There were more women in high-tech manufacturing than in manufacturing in general: 29.6 % of employees in manufacturing were women comparing to 38.2 % in high-tech manufacturing. Five countries reported that over 50 % of all those employed in high-tech manufacturing were women (Estonia, Croatia, Bulgaria, Poland and the Czech Republic).
In the high-tech knowledge-intensive services, the proportion of women (30.5 %) was lower than in the total services sector (54.4 %). No country achieved a gender balance. The lowest proportions were recorded in the Netherlands (23.0 %), Turkey (23.5 %) and the Czech Republic (24.2 %), the highest in Cyprus (44.4 %), Bulgaria (41.1 %) and Croatia (39.5 %).

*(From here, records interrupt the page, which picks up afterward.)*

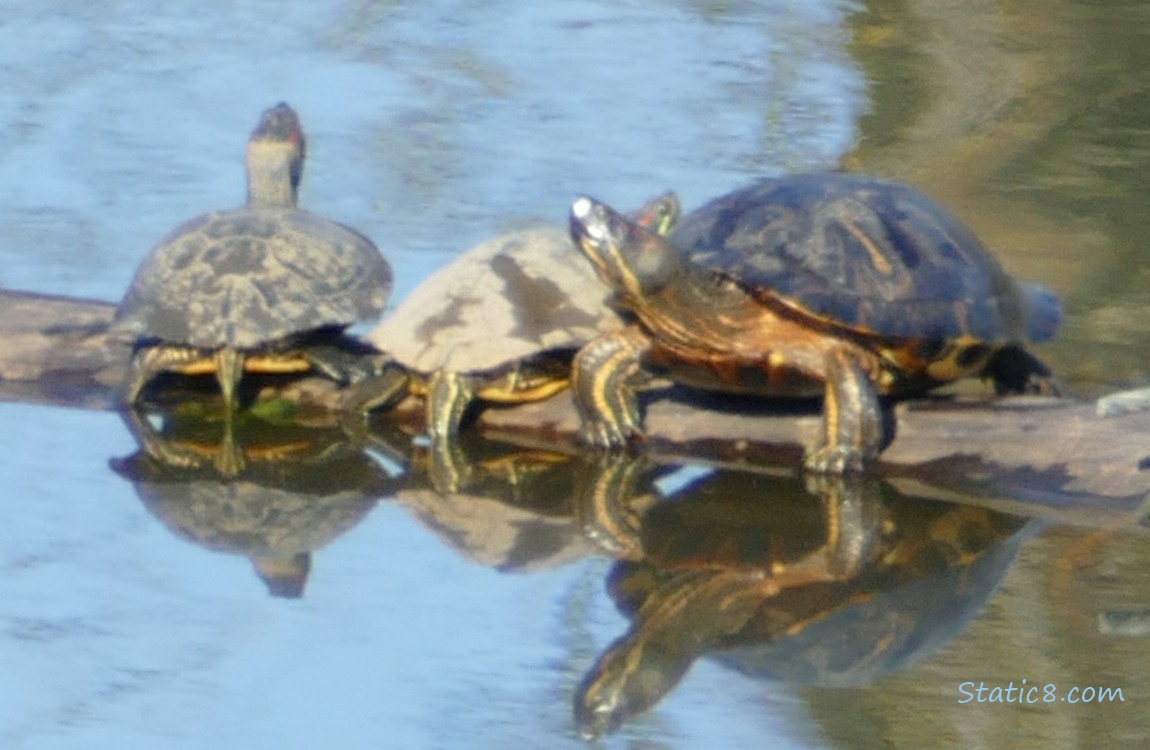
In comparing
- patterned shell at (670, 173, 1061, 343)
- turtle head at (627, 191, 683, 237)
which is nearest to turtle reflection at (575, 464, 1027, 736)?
patterned shell at (670, 173, 1061, 343)

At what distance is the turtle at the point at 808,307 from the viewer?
5.92 m

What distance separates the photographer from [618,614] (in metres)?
5.12

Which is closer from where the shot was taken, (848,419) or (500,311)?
(848,419)

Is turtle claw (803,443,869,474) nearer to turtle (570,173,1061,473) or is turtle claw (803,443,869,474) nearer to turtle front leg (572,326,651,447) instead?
turtle (570,173,1061,473)

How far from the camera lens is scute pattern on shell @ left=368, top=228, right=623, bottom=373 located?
6281 mm

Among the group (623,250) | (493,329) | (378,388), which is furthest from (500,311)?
(623,250)

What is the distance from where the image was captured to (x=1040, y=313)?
633 cm

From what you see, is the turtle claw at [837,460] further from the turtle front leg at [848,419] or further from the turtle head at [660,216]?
the turtle head at [660,216]

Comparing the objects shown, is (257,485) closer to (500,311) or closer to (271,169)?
(500,311)

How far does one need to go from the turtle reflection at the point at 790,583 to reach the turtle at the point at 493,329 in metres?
0.63

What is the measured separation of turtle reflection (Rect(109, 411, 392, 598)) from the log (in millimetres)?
235

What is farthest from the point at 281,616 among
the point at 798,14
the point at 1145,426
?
the point at 798,14

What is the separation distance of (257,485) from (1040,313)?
2.23 m

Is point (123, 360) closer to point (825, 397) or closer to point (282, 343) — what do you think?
point (282, 343)
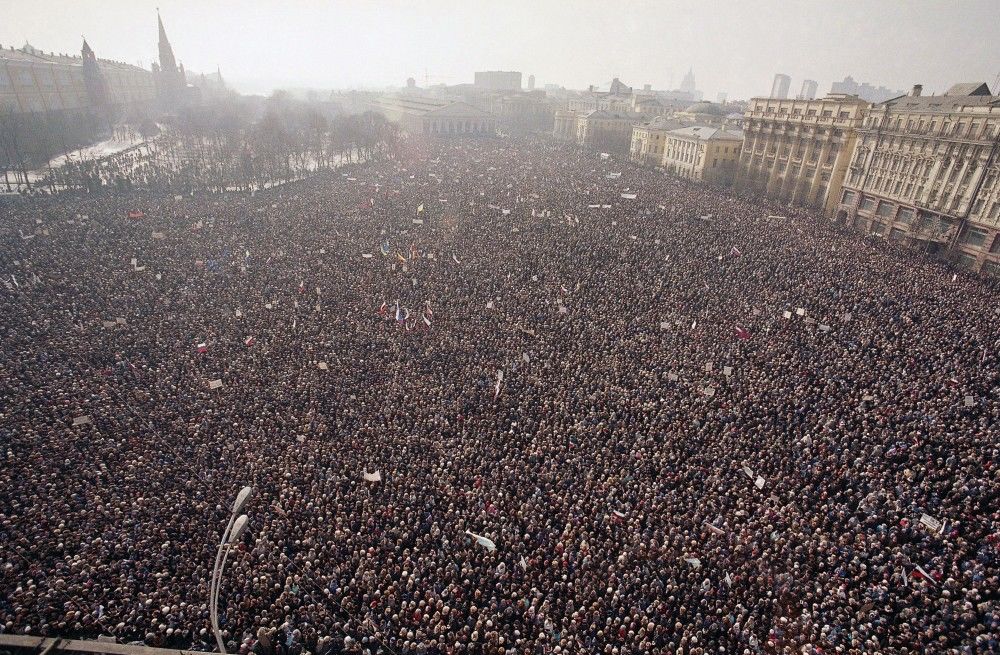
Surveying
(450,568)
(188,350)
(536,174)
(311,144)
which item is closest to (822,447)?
(450,568)

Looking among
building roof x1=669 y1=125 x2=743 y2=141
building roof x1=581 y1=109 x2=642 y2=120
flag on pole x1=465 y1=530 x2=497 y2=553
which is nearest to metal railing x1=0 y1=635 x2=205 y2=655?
flag on pole x1=465 y1=530 x2=497 y2=553

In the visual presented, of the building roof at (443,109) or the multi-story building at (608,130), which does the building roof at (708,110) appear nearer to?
the multi-story building at (608,130)

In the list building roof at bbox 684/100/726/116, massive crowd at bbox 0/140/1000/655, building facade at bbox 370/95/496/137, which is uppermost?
building roof at bbox 684/100/726/116

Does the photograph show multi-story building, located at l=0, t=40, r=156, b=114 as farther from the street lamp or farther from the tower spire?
the street lamp

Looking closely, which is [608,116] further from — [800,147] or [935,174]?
[935,174]

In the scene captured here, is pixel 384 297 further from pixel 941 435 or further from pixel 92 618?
pixel 941 435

At regional level, high employment in high-tech sectors is often observed in capital regions or regions close to capitals. The Berkshire, Buckinghamshire and Oxfordshire region of the UK, which is close to London, stands out, with 11.0 % of its labour force in high-tech sectors. Other examples are Hovedstaden (~Greater Copenhagen, DK) with 9.5 %, Prague (CZ) with 9.5 % and the Comunidad de Madrid (ES) with 8.2 %. In contrast, the lowest proportions (under 1 %) were registered in Aydin, Denizli, Mugla (TR) and Anatoliki Makedonia, Thraki (EL). Denmark, Norway, Hungary, Spain, the Czech Republic and the UK show the greatest regional variation (ratio of highest to lowest proportion). The least is observed in Turkey, Croatia and Slovenia.